ARIMA(p,d,q) model is seperated into
1. AR(p)
2. I(d)
3. MA(q)

p and q represents the lags of ARMA model, while d represent the number of times differencing is needed to make the time series stationary.

A stationary time series is that the observation is not dependent on the time. White noise series is an example of a stationary process.

WN <- arima.sim(model = list(order = c(0, 0, 0)), n = 200)
plot(WN,col=4, main="White Noise Series")

In simple terms:
AR model is a linear combination of p past observations.
MA model is a linear combination of q past forecast errors.

Notations:
\(Z_t\) represents values of the time series at time t
\(z_t\) represents values of the time series at time t after the time series is stationary
\(a_t\) represents the random error at time t \(c\) is a constant

ARIMA (p,d,q) can be expressed as ARIMA (p+d,q) model:

\(Z_t - \varphi_1 Z_{t-1} - ... - \varphi_{p+d} Z_{t-(p+d)} = c + a_t - \theta_1 a_{t-1} - ... - \theta_q a_{t-q}\)

The left hand side of the equation represents the AR form, the right hand side of the equation represents the MA form.

Steps to Fitting ARIMA model

The steps below follows the Box and Jenkins iterative procedure for building time series models.
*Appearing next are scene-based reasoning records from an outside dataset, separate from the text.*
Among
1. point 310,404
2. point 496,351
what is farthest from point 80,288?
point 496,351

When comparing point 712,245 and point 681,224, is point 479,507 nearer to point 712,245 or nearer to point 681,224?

Search for stationary: Transform the data into a stationary time series if needed
1.1 Removing trends
1.2 Removing seasonal components
1.3 Differentiating successively
Determine the order of ARMA, i.e. ARMA (p,q)
2.1 Fit an AR(p) model to the data and compute the residuals
2.2 Fit an MA(q) model to the residuals of the AR model fitted in the previous step
2.3 Analyze the residuals and test for white noise
2.4 After choosing orders(p,q), use ARIMA to re-estimate the parameters

Load these two libraries

library(timeSeries)

## Loading required package: timeDate

library(timeDate)

Illustration of fitting ARIMA model to CO2 concentration data:
Retreived data from https://gml.noaa.gov/ccgg/trends/data.html , Mauna Loa CO2 monthly mean data.

First thing to do is to read the time series into R. “timeSequence” function helps to set the time span of the data.

co2_csv <-read.csv("co2.csv")
co2 <- co2_csv$average
date_co2 <- timeSequence(from="1958-03-01",to="2021-07-30", by="month")

STEP 1

After having the data ready, the next step is to store the data as a Time Series object so the “timeSeries” package can be utilized to perform time series functions.

co2.ts <- timeSeries(data=co2,date_co2, units="co2")
plot(co2.ts, main = "Time Series Plot of co2")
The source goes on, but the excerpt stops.